The Moon By Rebecca
The Moon is orbiting at about 2,300 miles per hour. • The Moon is slowly drifting away • The Moon looks the same size as the Sun • The Moon makes 1 rotation and completes a revolution around the Earth every 27 days, 7 hours, and 43 minutes. • The Moon is the 5th largest natural satellite in the Solar System • The moon, the Earth's only natural satellite, is about 238,900 miles away from Earth. It is the brightest light in the night sky, yet it does not give off its own light, but reflects the sunlight. • Only 59% of the moon's surface is visible from earth. From Earth, we always see the same side of the moon; the other side is always hidden. • The dark spots we see on the moon that create the image of the man in the moon are actually craters filled with basalt.

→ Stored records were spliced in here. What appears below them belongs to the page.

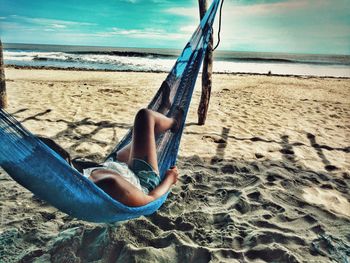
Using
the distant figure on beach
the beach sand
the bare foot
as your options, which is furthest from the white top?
the bare foot

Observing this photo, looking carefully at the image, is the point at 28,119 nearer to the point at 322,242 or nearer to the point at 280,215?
the point at 280,215

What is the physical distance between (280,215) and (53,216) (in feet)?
4.33

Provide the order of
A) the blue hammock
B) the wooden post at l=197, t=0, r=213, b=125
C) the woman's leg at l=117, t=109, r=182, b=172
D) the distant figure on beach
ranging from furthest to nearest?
the wooden post at l=197, t=0, r=213, b=125, the woman's leg at l=117, t=109, r=182, b=172, the distant figure on beach, the blue hammock

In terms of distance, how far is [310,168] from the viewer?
2.50 m

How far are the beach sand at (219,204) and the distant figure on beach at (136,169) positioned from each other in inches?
9.1

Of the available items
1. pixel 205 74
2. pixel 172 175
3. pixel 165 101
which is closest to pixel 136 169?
pixel 172 175

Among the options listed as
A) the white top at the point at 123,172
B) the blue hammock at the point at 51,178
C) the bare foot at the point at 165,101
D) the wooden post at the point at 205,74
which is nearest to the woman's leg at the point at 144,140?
the white top at the point at 123,172

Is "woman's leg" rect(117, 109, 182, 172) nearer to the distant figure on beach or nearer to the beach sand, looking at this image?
the distant figure on beach

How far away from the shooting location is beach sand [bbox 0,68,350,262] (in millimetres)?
1421

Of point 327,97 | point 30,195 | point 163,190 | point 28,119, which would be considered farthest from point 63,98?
point 327,97

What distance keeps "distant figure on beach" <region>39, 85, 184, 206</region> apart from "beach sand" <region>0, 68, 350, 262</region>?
230mm

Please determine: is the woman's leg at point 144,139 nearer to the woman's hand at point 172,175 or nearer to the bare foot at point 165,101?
the woman's hand at point 172,175

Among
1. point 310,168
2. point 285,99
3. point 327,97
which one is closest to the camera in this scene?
point 310,168

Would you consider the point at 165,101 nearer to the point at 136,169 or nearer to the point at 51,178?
the point at 136,169
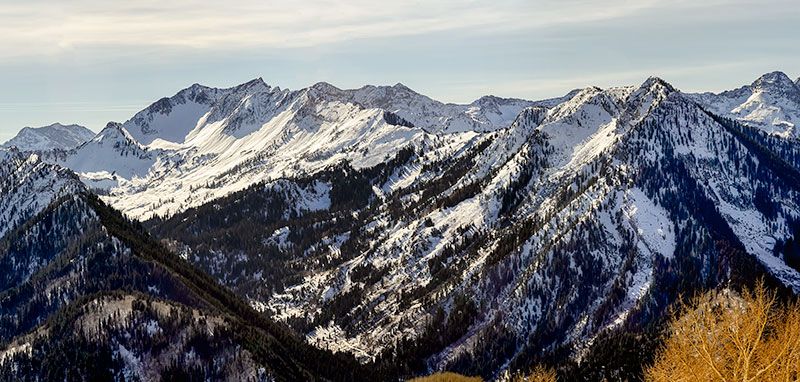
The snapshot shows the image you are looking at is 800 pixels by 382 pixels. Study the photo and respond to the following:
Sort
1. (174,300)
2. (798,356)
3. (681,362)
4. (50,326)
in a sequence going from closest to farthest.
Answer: (798,356)
(681,362)
(50,326)
(174,300)

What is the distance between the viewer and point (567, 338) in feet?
645

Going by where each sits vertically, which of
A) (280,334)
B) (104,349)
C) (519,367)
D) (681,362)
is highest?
(681,362)

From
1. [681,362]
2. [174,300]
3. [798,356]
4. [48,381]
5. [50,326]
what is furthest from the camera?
[174,300]

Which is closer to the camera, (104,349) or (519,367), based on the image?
(104,349)

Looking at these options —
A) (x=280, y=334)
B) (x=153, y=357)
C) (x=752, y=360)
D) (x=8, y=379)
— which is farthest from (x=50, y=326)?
(x=752, y=360)

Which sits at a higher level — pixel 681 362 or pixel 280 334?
pixel 681 362

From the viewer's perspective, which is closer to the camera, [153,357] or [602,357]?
[153,357]

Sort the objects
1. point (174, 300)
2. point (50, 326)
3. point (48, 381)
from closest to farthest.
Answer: point (48, 381) → point (50, 326) → point (174, 300)

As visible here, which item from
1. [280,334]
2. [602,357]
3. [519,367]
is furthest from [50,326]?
[602,357]

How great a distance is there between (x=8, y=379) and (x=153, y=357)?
3497cm

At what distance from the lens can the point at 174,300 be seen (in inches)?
7347

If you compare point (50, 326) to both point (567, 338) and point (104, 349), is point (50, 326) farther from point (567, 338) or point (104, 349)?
point (567, 338)

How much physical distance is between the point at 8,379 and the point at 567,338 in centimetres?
16539

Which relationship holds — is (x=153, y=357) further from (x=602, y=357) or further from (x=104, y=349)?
(x=602, y=357)
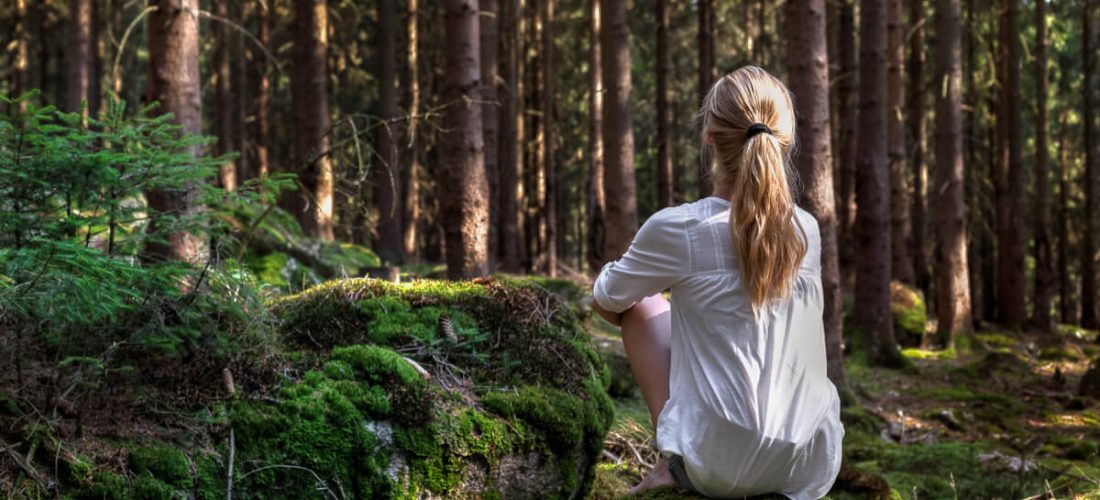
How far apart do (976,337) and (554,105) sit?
40.1 feet

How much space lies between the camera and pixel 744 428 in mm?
3029

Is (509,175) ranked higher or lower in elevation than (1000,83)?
lower

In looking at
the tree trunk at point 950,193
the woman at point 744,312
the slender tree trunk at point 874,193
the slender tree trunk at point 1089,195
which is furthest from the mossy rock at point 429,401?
the slender tree trunk at point 1089,195

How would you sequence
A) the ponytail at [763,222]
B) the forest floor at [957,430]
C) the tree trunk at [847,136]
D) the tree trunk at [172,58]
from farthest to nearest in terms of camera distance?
the tree trunk at [847,136], the tree trunk at [172,58], the forest floor at [957,430], the ponytail at [763,222]

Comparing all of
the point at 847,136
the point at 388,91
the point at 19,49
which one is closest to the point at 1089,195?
the point at 847,136

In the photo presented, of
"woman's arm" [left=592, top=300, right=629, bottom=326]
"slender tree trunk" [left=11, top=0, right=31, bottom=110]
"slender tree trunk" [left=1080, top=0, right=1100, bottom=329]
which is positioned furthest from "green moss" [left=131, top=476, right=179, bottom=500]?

The shape of the moon appears to change in a repeating cycle when viewed from the Earth because the amount of illuminated moon we see varies, depending on the moon's position in relation to the Earth and the sun. • We see the full moon when the sun is directly behind us, illuminating a full hemisphere of the moon when it is directly in front of us. • The new moon, when the moon is darkened, occurs when the moon is almost directly between Earth and the sun. • When a month has two full moons, the second full moon is called a blue moon. Another definition of a blue moon is the third full moon in any season containing 4 total full moons.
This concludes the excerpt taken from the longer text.